USA Today: Black Britons never trusted the royal family. Meghan and Harry’s interview made that easier


It was a damning portrait of an institution unwilling or unable to help. There were allegations about personal and collective behavior that reflected racism, mental health and the failure to heed obvious warnings from past tragedy.

Revelations in Oprah Winfrey’s interview with Prince Harry and Meghan, the Duchess of Sussex, have raised alarming questions about an institution that has developed over the past 1,200 years. The Duke and Duchess of Sussex claim the British royal family fretted about the skin color of the couple’s unborn child; that the stress of monarchical life contributed to Meghan contemplating suicide; and that the couple were not being protected from invasive, hate-filled British tabloid newspapers and websites in danger of causing a repeat of the history that led to the death of Harry’s mother, Diana, Princess of Wales.
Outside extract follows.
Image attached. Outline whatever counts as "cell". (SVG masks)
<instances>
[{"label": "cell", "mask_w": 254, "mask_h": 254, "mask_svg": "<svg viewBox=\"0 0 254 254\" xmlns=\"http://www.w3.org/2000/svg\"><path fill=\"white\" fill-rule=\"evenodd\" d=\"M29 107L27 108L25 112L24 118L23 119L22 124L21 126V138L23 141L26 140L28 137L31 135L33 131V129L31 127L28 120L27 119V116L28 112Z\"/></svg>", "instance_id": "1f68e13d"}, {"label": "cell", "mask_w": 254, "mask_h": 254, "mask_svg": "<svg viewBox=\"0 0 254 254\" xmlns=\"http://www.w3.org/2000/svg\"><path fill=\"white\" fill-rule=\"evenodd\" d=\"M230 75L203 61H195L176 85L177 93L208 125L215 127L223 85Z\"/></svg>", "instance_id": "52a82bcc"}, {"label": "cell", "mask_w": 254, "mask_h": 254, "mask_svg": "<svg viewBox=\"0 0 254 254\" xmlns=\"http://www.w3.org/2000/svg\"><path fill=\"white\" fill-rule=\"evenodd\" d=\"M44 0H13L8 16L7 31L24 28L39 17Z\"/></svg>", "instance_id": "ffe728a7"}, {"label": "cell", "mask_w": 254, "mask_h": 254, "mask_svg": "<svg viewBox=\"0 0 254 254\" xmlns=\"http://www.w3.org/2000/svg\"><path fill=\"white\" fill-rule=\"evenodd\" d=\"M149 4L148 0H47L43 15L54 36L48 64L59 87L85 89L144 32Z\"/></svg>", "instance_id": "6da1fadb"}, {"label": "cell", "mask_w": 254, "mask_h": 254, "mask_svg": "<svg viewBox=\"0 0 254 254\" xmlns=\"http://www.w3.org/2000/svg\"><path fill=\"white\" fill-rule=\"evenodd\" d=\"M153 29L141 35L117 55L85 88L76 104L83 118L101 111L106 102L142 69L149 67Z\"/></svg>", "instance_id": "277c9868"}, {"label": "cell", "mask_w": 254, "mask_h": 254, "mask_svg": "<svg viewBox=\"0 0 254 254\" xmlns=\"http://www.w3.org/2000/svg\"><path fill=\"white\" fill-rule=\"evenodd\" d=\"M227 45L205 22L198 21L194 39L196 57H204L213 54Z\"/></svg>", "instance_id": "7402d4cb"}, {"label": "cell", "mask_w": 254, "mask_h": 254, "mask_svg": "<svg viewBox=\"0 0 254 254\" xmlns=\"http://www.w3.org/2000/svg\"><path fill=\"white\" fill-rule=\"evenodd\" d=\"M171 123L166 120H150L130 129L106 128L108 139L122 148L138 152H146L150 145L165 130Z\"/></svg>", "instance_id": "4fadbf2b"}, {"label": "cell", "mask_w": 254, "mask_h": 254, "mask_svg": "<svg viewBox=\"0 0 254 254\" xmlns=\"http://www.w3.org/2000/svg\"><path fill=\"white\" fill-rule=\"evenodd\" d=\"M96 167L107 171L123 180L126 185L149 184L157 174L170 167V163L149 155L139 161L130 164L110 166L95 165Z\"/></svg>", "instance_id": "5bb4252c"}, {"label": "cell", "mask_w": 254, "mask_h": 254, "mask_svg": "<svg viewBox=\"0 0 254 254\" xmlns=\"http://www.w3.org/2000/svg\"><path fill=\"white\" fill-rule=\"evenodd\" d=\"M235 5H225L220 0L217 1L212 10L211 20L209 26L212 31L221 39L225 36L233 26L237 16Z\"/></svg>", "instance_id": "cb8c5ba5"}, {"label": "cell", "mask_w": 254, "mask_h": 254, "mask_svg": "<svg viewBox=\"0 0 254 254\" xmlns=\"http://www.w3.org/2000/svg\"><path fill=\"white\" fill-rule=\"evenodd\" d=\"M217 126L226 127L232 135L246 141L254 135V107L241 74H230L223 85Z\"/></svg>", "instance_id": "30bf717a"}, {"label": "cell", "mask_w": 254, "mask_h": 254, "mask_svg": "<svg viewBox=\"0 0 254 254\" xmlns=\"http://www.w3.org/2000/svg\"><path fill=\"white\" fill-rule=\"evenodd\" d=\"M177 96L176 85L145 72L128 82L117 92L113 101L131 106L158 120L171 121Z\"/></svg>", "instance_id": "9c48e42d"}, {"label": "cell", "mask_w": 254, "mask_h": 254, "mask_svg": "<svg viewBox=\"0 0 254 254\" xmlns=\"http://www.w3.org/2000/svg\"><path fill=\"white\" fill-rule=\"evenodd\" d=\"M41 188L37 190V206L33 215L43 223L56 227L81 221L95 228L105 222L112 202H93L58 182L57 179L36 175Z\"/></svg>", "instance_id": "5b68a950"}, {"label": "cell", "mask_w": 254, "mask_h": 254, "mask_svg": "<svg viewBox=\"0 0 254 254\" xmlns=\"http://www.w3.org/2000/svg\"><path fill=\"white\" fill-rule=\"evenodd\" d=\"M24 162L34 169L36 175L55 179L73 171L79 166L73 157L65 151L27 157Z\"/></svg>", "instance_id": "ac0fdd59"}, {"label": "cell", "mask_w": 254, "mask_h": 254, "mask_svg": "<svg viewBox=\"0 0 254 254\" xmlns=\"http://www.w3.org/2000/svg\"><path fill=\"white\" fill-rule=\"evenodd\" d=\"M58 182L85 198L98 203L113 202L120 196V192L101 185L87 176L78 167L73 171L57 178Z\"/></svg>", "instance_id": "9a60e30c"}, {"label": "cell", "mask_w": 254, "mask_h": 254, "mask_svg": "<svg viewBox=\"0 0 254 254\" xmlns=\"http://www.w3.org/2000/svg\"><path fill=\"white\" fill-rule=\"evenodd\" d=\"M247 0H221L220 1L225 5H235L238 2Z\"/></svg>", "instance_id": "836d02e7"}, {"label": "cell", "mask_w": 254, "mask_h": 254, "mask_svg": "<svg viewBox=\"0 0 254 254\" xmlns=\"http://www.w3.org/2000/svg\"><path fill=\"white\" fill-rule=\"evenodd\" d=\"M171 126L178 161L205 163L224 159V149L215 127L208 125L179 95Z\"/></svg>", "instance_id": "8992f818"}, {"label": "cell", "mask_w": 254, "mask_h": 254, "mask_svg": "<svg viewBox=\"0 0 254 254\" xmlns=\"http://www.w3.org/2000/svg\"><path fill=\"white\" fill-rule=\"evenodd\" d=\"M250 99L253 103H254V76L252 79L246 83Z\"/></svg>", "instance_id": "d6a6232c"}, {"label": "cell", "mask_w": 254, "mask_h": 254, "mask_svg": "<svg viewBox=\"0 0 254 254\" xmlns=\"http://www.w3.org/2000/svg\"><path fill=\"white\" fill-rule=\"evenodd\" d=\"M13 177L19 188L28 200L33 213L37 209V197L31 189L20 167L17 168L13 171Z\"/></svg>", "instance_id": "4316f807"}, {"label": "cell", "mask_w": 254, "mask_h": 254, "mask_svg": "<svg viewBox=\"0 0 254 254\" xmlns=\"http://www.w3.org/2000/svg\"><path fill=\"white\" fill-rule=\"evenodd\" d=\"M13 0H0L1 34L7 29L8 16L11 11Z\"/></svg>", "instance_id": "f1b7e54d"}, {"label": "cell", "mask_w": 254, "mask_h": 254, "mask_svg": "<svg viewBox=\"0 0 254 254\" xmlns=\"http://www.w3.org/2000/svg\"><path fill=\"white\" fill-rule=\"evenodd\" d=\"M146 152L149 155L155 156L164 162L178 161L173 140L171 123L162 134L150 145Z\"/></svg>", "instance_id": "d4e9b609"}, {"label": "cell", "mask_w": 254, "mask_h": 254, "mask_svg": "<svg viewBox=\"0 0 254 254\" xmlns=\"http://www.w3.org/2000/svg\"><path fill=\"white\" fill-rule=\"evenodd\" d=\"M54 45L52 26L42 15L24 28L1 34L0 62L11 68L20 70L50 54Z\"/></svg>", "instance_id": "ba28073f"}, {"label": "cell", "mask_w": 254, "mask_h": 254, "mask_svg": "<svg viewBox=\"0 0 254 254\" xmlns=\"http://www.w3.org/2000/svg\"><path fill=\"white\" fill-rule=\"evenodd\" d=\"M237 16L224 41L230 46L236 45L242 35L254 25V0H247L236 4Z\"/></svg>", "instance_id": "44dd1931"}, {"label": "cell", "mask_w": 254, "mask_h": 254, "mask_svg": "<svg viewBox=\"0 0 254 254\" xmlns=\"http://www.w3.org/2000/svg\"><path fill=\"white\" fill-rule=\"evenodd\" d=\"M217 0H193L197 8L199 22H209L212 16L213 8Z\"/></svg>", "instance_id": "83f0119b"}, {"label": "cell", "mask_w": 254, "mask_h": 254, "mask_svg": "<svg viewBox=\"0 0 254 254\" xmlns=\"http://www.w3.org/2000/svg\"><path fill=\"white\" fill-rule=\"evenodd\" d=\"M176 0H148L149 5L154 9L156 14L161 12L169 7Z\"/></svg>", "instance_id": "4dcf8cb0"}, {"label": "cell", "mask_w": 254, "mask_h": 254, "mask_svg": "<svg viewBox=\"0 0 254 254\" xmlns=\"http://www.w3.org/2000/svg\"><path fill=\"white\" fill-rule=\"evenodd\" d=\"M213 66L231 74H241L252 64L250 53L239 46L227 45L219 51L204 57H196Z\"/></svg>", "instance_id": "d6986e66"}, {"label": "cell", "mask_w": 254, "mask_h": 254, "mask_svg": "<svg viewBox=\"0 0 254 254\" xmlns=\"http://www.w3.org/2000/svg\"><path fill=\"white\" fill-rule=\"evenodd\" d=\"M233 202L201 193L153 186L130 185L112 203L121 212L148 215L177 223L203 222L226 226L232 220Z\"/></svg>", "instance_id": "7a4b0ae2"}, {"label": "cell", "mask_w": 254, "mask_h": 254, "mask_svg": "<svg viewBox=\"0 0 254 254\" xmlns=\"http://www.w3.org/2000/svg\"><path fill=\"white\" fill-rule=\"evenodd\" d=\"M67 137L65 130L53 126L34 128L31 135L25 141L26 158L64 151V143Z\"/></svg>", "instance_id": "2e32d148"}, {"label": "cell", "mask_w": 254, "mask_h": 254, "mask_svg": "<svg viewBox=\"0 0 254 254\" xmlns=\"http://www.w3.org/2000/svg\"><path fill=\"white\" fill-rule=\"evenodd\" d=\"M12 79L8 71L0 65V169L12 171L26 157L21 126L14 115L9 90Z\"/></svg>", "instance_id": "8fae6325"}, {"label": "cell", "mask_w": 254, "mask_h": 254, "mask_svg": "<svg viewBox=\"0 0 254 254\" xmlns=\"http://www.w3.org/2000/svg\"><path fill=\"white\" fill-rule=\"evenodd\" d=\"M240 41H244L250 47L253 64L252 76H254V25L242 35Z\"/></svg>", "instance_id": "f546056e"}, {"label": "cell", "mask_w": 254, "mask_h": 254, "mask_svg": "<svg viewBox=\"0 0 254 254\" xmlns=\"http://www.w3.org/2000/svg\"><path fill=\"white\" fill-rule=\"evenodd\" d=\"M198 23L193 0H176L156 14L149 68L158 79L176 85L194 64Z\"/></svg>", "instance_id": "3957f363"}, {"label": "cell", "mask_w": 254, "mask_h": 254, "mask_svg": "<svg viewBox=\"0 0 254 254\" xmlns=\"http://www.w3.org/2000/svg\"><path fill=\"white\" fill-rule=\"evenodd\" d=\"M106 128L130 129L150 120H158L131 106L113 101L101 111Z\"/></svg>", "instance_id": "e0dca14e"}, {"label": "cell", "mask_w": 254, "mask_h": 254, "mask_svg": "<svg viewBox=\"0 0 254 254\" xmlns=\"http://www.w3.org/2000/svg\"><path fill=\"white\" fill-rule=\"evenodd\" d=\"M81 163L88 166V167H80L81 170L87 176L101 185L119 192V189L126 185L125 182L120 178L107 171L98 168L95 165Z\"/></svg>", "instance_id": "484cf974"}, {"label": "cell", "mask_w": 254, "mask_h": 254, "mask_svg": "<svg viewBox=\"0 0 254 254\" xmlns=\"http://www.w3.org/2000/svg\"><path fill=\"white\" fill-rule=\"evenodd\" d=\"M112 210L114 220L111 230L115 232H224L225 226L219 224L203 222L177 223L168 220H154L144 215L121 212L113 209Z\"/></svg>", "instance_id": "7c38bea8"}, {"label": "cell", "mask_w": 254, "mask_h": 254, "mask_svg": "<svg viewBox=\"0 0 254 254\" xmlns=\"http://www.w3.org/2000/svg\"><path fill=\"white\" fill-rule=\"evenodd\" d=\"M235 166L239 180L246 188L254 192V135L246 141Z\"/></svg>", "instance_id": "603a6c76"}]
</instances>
Yet if for many around the world the Sussexes’ marriage was the story of a fairy tale romance that played out under the gilded roof of one of the world’s most adored families, for some in Britain’s Black community, the royal family has never quite lived up to the image of glamour, prestige and cozy tradition that gets projected abroad.

“What is the purpose of the royal family? Myth-making,” said Kehinde Andrews, an activist and professor of Black Studies at Birmingham City University, in England.

“The British royal family is probably the premier symbol of white supremacy in the world. It is deeply linked to colonial violence through the British Empire, which was responsible for hundreds of millions of deaths. It has a mystique that is completely distorted.”

Patrick Vernon, a racial equality campaigner whose book “100 Great Black Britons” will be published in the U.S. in June, said many Black Britons “embraced Harry and Meghan in a big way” because they believed their marriage represented an important step for a family and country that has long faced accusations of racism. 

“That is why a lot of people are quite sad and angry the way that (Meghan’s) been treated and basically had to flee the country,” added Vernon, referring to the Sussexes’ decision last year to step down from formal royal duties and relocate to the Los Angeles area.

Vernon characterized the Sussexes’ allegations as “another George Floyd moment.”(Jury selection in the trial of former Minneapolis police officer Derek Chauvin, who faces murder charges in the May death of Floyd, was paused Monday.)

“It goes to show the perpetual and underlying racism that exists in this country. For a person of color, we will never belong,” said Grace Powell, chair of the Basingstoke Caribbean Society, a community group, in southern England.

About 3% of Britain’s population is Black, compared with 13% in the U.S, according to census data. A little over 2% of Britain’s population identifies as mixed race. Minority groups in Britain, as in the U.S., have for years campaigned to raise awareness of institutional racism in public life from policing to health care.

Prince Phillip – Queen Elizabeth II’s husband – has a sizable track record of making racist and misogynistic statements stretching back many years.